物語の中に取り残されたい夜に【TheBookNook #58】 2/4
1. 夕木春央『方舟』
ミステリーの新巨塔と言っても過言ではないこの作品。地震で閉鎖空間となった山奥の地下建築で不可解な連続殺人が起きる……。誰かひとりを犠牲にすれば脱出できるが、殺人犯が混ざっているという極限環境での葛藤が不気味に描かれていきます。
よくある密室設定だからと、クローズドサークルの派手な展開になると思ったら大間違い。殺人が起きているにもかかわらず周囲の人たちの妙な落ち着き、違和感、それらは“自分たちは助かる”と誰もが楽観視しているから。そこには活字を飛び越えて笑みすら見透けてきます。

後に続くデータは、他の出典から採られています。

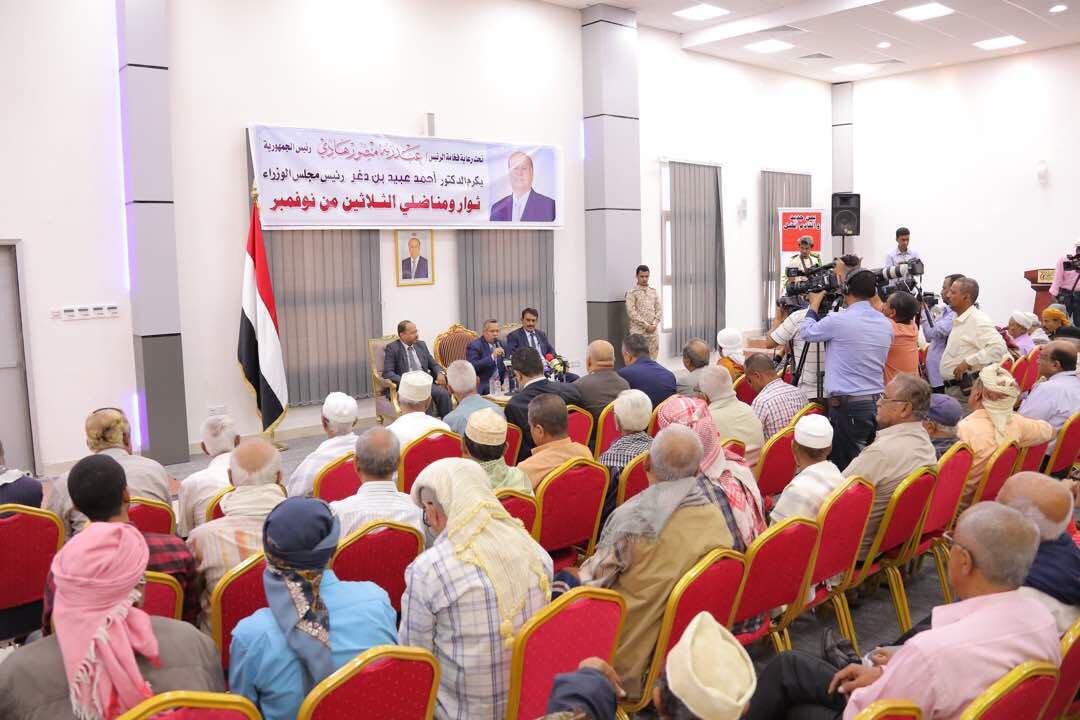 رئيس الوزراء بن دغر يكرم مناظلي 30 نوفمبر في عدن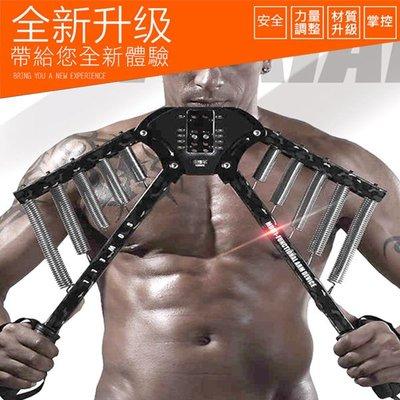 TIG系列:臂力器30kg握力棒40k...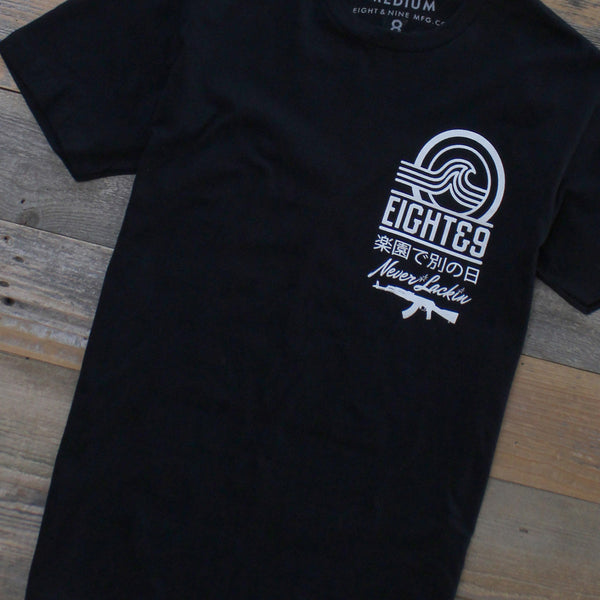 Tsunami T Shirt Black - 4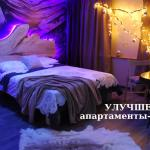 Apartment on Izhorskogo Bataliona 57A, Pskov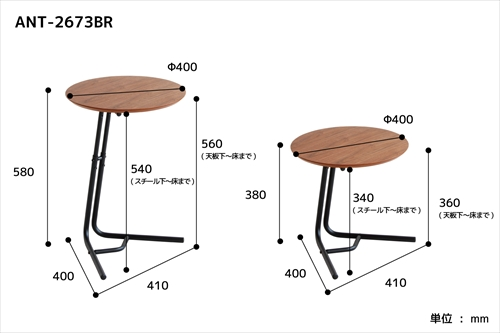 ANT-2673BR anthem 2way Side Table 画像9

読語はしばらく手汗と動悸が止まりませんでした。一度目に読んだときと読み直したときで、同じはずの登場人物のセリフが大きく変わって聞こえてくるのも今作の特徴。全員が助かるために犠牲になるひとり。
殺人犯は誰なのか。閉塞感のあまり何度も現実の外の景色を眺め、深呼吸を重ねました。エピローグの破壊力も凄まじく、人間の思考を逆手に取った推理小説。
ミステリーとして間違いなく“面白い”のに、“面白かった”では済ませられない。この感覚は、本作でしか味わえません。